SQUAXIN ISLAND INDIAN RESERVATION, Wash. -- The 1,000 members of the Squaxin Island Tribe are expanding their cigarette manufacturing operation to national distribution, the Seattle Times reports. The tribe currently manufactures about 50,000 cartons of cigarettes per month and wants to run the plant at its 250,000 cartons per month capacity.
The tribe sells its cigarettes on its reservation and via tribal smoke shops, but would like to reach other venues of distribution. The financial rewards represented by such an expansion would fund tribal programs and provide more income for individual Indians.
"The real business is to go after Philip Morris and RJ Reynolds," Bob Whitener, CEO of Island Enterprises, the tribal government's business arm, told the newspaper. "We don't want to create a single new smoker. But we absolutely want to steal customers from those two manufacturers; we have no guilt about that. Who better than a government that puts the money into child care and police to do this? This isn't a private for-profit operation, it's a government operation."
Meanwhile, federal agents from the Bureau of Alcohol, Tobacco, Firearms and Explosives (ATF) raided two homes and three tribal smoke shops this week in the Snohomish County area of Washington, the newspaper reports. This was the state's largest raid of allegedly illegal cigarette trafficking since 2003.
No arrests were made and AFT did not release how much or what kind of contraband was seized.

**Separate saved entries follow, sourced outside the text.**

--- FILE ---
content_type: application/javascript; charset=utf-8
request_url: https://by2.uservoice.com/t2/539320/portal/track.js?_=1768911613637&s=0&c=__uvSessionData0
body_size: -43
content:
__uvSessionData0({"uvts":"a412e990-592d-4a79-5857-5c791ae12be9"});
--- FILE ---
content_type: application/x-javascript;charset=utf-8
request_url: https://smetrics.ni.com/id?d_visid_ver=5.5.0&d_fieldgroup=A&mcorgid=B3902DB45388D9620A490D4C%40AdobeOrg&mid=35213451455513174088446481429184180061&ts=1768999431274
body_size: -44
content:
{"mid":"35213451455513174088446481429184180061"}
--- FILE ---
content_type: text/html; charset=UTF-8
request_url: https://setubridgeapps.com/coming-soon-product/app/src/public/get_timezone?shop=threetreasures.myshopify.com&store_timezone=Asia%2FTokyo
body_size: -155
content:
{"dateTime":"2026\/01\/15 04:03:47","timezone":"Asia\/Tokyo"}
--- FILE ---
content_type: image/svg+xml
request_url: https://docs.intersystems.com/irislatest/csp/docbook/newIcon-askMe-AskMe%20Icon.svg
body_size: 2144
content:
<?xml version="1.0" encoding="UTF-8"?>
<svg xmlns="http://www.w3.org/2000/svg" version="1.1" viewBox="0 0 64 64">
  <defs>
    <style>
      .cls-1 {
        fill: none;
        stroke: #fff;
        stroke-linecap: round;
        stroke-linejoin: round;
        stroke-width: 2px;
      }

Both Washington and federal agencies are investigating tribal smoke shops that refuse to collect cigarette taxes. Tribes with negotiated state contracts have to collect the tax, which they can use for tribal services.
Tuesday's raids were a continuation of a 2003 operation that resulted in the seizure of 1.6 million packs from smoke shops in northern Idaho and Washington, said Kelvin Crenshaw, special agent in charge for ATF's Northwest region.